The aim of the course is for former Soviet officers to learn how democracies run their armed forces. The idea is to prepare the way for setting up a centre to study democracy at the Military University in Moscow.

On Wednesday proceedings were disrupted as the students went to vote at the Russian Embassy at Kensington Pal-ace Gardens, in London. As they resumed the course, they claimed to be satisfied with the result. "It's a victory for the reform process," said Colonel- General Yuri Chesnokov, a former air defence commander and one of the two generals on the scheme.

"We don't support Yeltsin per se," said Colonel Igor Lipsky, from the Moscow Military Retraining Institute, who prepares people leaving the Russian armed forces for civilian life. "We went to vote for the course of reform ... we hope that after the election other people will get involved in the reform process."

Colonel Lipsky knows General Alexander Lebed, who now has vast powers in national security and is a likely future president. "Many of his ideas are wise He's a good candidate to replace Yeltsin and solve real problems."

The course was Coventry's own initiative, based on the university's close links with Moscow University.

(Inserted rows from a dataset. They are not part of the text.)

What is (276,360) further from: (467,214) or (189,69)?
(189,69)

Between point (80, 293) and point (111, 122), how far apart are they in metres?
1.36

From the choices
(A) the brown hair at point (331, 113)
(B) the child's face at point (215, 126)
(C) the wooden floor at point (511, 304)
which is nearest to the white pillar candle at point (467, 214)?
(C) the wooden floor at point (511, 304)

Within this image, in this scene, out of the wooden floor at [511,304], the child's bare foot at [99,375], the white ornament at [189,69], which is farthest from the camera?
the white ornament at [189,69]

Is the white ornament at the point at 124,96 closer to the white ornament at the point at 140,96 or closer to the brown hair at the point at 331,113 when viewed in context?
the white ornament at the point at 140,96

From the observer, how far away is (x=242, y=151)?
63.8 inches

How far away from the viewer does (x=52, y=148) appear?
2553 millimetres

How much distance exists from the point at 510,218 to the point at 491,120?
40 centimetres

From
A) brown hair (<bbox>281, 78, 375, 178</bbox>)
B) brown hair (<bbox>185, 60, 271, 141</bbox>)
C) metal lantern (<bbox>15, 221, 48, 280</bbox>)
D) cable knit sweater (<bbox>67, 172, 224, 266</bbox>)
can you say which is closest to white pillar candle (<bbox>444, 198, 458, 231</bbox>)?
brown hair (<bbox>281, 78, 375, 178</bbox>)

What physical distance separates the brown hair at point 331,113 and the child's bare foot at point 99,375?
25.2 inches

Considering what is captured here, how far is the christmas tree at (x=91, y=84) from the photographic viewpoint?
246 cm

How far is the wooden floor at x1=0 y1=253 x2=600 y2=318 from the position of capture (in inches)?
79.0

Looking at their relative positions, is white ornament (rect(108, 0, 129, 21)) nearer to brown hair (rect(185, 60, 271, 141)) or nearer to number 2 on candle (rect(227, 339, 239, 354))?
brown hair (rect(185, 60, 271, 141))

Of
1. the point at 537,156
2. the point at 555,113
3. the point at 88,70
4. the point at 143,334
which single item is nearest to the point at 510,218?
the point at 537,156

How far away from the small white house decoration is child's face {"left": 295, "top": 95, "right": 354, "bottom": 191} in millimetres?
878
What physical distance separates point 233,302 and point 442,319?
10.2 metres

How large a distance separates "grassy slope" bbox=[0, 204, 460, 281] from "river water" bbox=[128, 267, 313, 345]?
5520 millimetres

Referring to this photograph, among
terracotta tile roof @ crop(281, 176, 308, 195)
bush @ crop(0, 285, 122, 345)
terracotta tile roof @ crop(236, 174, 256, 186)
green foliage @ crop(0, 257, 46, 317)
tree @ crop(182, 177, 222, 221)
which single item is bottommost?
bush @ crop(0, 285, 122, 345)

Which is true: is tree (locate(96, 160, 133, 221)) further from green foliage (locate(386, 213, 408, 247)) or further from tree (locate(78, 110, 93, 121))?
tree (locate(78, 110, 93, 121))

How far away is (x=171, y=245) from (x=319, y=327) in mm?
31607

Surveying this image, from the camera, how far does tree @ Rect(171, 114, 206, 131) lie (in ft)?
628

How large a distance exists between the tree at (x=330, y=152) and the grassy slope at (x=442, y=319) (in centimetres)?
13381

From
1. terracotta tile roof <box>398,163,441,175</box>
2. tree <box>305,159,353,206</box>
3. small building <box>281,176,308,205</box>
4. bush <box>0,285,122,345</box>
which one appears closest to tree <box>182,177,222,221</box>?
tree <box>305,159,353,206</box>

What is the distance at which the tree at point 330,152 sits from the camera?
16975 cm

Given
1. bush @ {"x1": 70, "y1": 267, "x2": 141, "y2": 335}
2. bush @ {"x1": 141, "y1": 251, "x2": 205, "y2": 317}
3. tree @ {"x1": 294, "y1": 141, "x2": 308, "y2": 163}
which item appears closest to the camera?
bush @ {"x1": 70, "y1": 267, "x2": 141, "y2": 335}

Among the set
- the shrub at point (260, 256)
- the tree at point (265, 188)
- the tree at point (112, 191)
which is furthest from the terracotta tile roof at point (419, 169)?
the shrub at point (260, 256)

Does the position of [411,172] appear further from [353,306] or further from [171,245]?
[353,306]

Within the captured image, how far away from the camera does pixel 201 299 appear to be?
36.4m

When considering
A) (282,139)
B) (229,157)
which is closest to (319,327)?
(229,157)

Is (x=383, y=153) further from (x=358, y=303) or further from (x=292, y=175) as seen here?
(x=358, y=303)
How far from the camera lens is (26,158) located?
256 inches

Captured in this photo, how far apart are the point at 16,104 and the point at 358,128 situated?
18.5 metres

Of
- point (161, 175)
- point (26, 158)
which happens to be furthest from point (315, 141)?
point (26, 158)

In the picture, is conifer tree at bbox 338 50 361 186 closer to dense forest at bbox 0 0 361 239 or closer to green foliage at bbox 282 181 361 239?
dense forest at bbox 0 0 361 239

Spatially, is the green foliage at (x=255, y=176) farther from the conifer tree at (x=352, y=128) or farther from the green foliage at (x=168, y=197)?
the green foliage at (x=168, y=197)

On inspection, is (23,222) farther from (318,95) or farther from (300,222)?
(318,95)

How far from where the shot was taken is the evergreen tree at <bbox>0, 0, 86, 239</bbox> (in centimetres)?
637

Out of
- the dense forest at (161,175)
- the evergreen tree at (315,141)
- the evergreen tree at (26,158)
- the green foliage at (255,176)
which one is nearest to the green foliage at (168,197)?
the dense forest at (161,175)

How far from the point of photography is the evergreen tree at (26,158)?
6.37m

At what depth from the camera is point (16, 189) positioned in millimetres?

Funding was obtained under the European Union Tacis programme to promote democracy in the former Soviet Union.

Ken Matthews, the academic director, explained that the aim is not to lecture the Russians on how to run their country. "We're not telling people how to run their own communities. It's matter of facilitating that," he said,

Once the Coventry course is complete, the centre will be set up in Moscow with all the necessary information technology, and supplied with reading materials relating to democratic control of the armed forces. A joint team from the university and the Russian group on the course will run further programmes for more Russian officers. Eventually it is hoped the centre in Moscow will become self-supporting.

"Studying the British experience is particularly interesting," said Major General Nikita Chaldymov, of the Russian commission on human rights. "We will, of course, study other democratic countries - the US, Germany and France, and some of the smaller ones."

Yesterday's guest lecturer was Michael Mates, the former Northern Ireland minister and a former chairman of the House of Commons Defence Committee, talking about the use of armed forces in support of the civil power. The debate quickly turned to Northern Ireland and Chechnya. "There are many similarities between the early stages of Northern Ireland and Chechnya," claimed Igor Solodov, an interpreter. And then, with charming innocence: "What would you say eventually put the conflicts on such a different track?"

Colonel Svetlana Khmelevskaya, the only woman on the course, asked whether there were any contradictions between military and civil law in Britain. Mr Mates explained that soldiers were subject to civil law at all times and that military law related only to internal disciplinary matters. So a soldier who felt he had been unfairly treated could take his commanding officer to court, suggested Vyacheslav Seregin, a military lawyer who had refused to serve in Chechnya. Not quite, said Mr Mates.

General Chaldymov said that all the lectures so far had been interesting, but the one on the role of the media, by a television correspondent, had had the most impact. "It was so practical," said General Chesnokov. "You have all this information coming in from every direction, but in the end it's what you do with it and how you transmit."

The Russian students were impressed by the ability of modern technology to achieve "transparency", and the impossibility of "controlling" the media in the fashion of past wars. But old habits seem to die hard. One of the participants' main questions was: how to jam satellite transmissions by journalists reporting on a conflict.